TABLE-US-00001 PIBF protein of the present invention 0.1 g Lactose 1.5 g Talc 0.5 g

[0062] The above-described components were mixed, and filled in an airtight bag to prepare a powder.

[0063] 1-2. Preparation of Tablet

TABLE-US-00002 PIBF protein of the present invention 0.1 g Lactose 7.9 g Crystalline cellulose 1.5 g

[0064] The above-described components were mixed, and then subjected to a direct tableting method to prepare a tablet.

[0065] 1-3. Preparation of Capsule

TABLE-US-00003 PIBF protein of the present invention 0.1 g Corn starch 5 g Carboxy cellulose 4.9 g

[0066] The above-described components were mixed to prepare a powder, and the powder was then filled in a hard capsule according to a conventional method of preparing a capsule to prepare a capsule.

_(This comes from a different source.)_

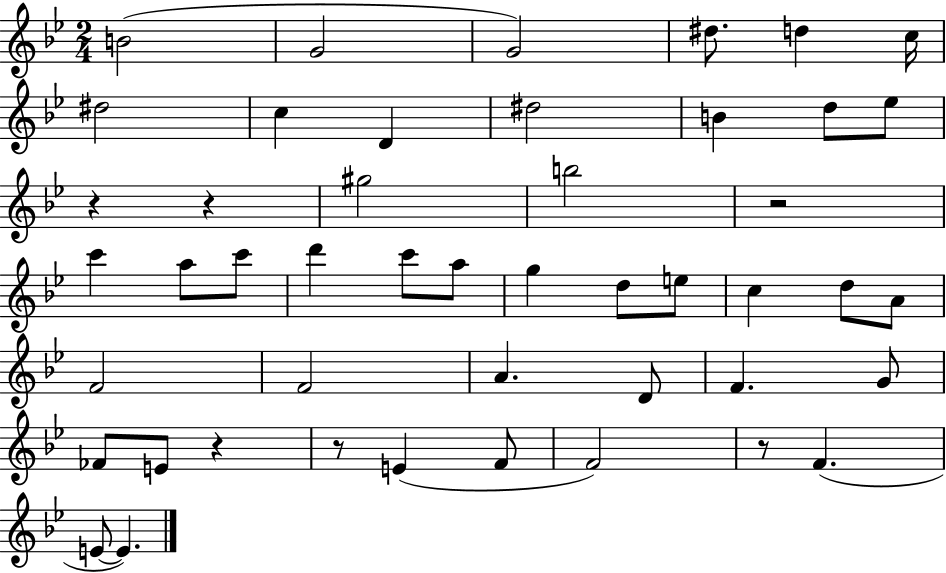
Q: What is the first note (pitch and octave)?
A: B4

Preparation Example 2: Preparation of Health Foods

[0067] 2-1. Preparation of Flour-Based Food

[0068] 0.5 to 5.0 parts by weight of the PIBF protein of the present invention was added to wheat flour, and mixed. Then, the resulting mixture was used to prepare bread, cakes, cookies, crackers, and noodles.

[0069] 2-2. Preparation of Dairy Products

[0070] 5 to 10 parts by weight of the PIBF protein of the present invention was added to milk, and the resulting milk was used to prepare various dairy products such as butter and ice cream.